Perkembangan dari SDI ini sesemakin melonjak besar setelah HOS Tjokroaminoto hadir kedalam organisasi ini. Pada tahun 1912 nama SDI berganti menjadi Sarekat Islam (SI). Hal ini sebagaimana tujuan dari organisasi yang sesemakin luas. Jika pada mulanya hanya berfokus pada ekonomi dan dagang, kini organisasi SI mulai merambah sektor-sektor lainnya. Seperti kedaulatan pribumi, politik maupun agama. Pada tahun ini pun SI menjadi salah satu organisasi yang kehadirannya diakui oleh pihak kolonial.
Terdapat 8 poin program kerja SI Â Sebagai salah satu hasil dari kongres nasional kedua yang dilaksanakan pada tahun 1917 didapati hasil:
- Di bidang politik SI menuntut didirikannya sebuah dewan daerah yang memperluas hak-hak bagi setiap dewan rakyat atau volksraad. Hal ini sebagai upaya untuk memberikan ruang bagi pribumi menjadi wakil di bidang legislatif.
- Di bidang pendidikan SI penuntut adanya penghapusan yang dalam pelaksanaannya bersifat mendiskriminasi murid di sekolah, usulan untuk program wajib belajar hingga usia 15 tahun, pemaksimalan fasilitas pendidikan serta pemberian beasiswa ke luar negeri untuk para pribumi.
- Di bidang agama SI menuntut adanya penghapusan dari undang-undang serta peraturan yang dalam pelaksanaannya bersifat menghambat daripada proses dakwah Islam, gaji Kiai serta penghulu, bantuan subsidi terhadap lembaga pendidikan serta mengenai pengakuan terhadap hari-hari besar dalam Islam
- Di bidang keadilan SI menuntut adanya pemisahan antara kekuasaan judikatif dan eksekutif serta berusaha untuk menegakkan hukum yang sama terhadap hak semua golongan
- Di bidang agraria dan pertanian SI memandang bahwa harus diadakan perbaikan serta penghapusan tuan tanah serta pemaksimalan dari perbaikan irigasi.
- Di bidang keuangan dan perpajakan sarekat Islam mengusahakan adanya pemungutan pajak yang dilaksanakan secara proporsional, adanya pemungutan pajak terhadap perkebunan, usaha memerangi minuman keras, perjudian, prostitusi, eksploitasi anak, pemberian bantuan kepada koperasi, serta pengeluaran peraturan perburuhan serta perlindungan para pekerja.

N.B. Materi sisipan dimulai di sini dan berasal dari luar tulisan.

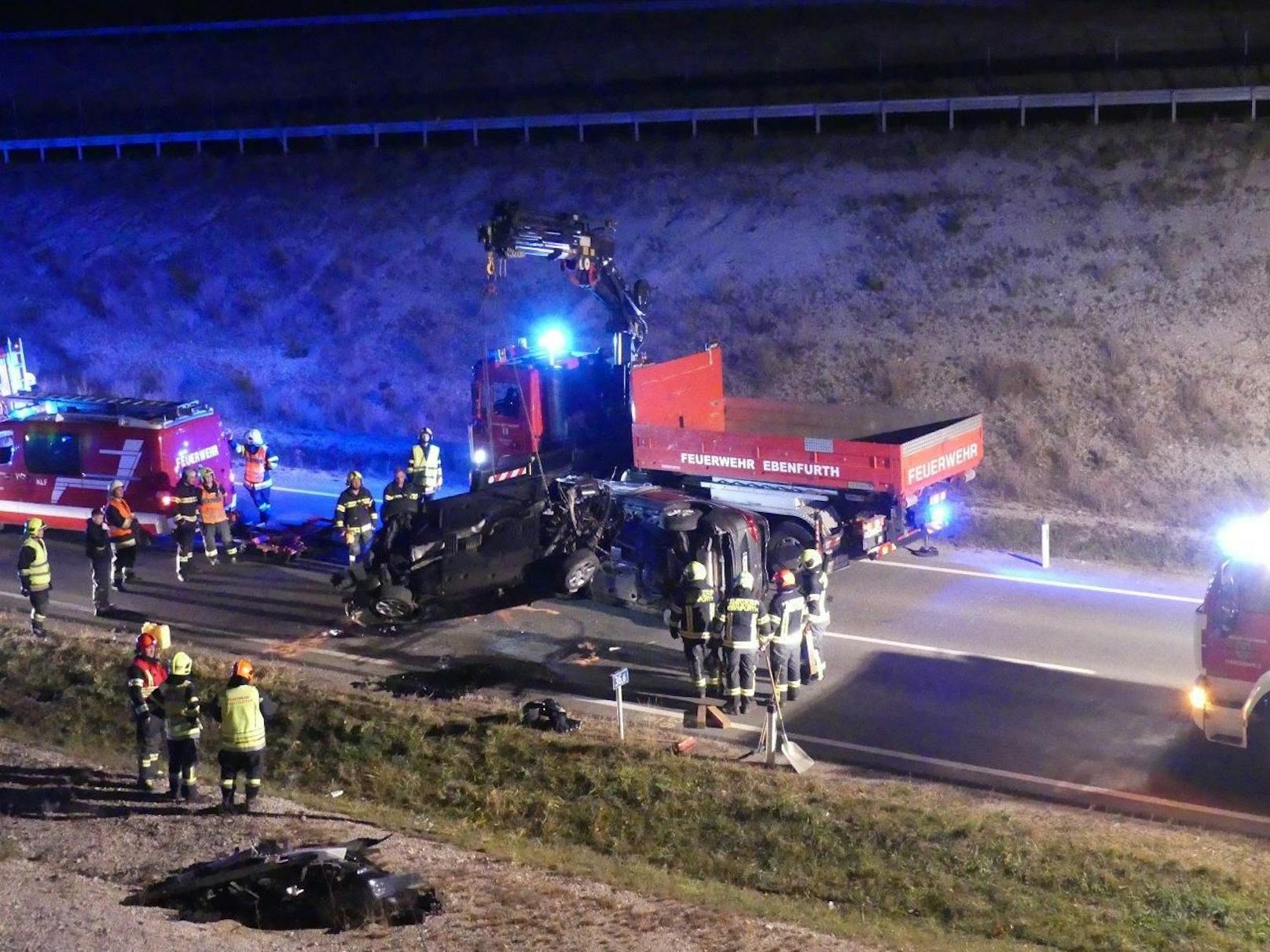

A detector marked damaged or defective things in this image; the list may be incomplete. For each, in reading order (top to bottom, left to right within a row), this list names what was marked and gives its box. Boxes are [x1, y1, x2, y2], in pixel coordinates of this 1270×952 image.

damaged car wheel [370, 586, 417, 621]
wrecked black car [335, 472, 617, 621]
overturned car [335, 474, 762, 629]
damaged car wheel [561, 551, 599, 596]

- Bidang perlindungan hukum, SI berusaha untuk menuntut adanya perlindungan secara hukum bagi pribumi miskin hal ini dengan tujuan hidupnya keadilan bagi semua golongan
- Di bidang nasionalisasi industri-industri penting, SI berusaha menanamkan nilai serta SIkap nasionalisme terhadap industri dan perusahaan penting seperti halnya industri besi, tekstil dan lainnya.
Kesadaran terhadap kemerdekaan bangsa mulai ditanamkan dalam pergerakan organisasi ini, visi misi yang berlandaskan syariat islam mampu menghantarkan organisasi SI sebagai organisasi massa terbesar sepanjang sejarah Indonesia. sebagai organisasi pastinya SI mengorganisir kelompoknya agar tercipta keharmonisan dalam pelaksanaannya. Hal ini terwujud dengan banyaknya cabang SI di berbagai daerah.
Salah satu kelonjakan anggota SI adalah pada tahun 1918. Hal ini dipelopori adanya aksi Bela Islam pada 1918 sebagai respons dari surat kabar Djawi Hiswara yang menghina Rasulullah. Anggota yang pada mulanya sekitar 400-700.000 melonjak hingga angka 2 juta lebih. Di samping daripada program kerjanya, sebagai organisasi sebesar itu tentunya SI menghadirkan berbagai dampak atau pengaruh terhadap pergerakan nasional Indonesia.
Dalam realisasinya SI tidak hanya menggerakkan kaum lelaki saja organisasi ini nyatanya juga mendorong pergerakan kaum wanita dengan pengangkatan kesetaraan dengan mewadahi mereka sebuah organisasi wanita. Selain itu SI memiliki tabungan dan koperasi organisasi yang besar di mana para anggota akan memberikan sumbangan rutin setiap bulan, SI juga berhasil mendirikan perserikatan pegawai Bumiputra.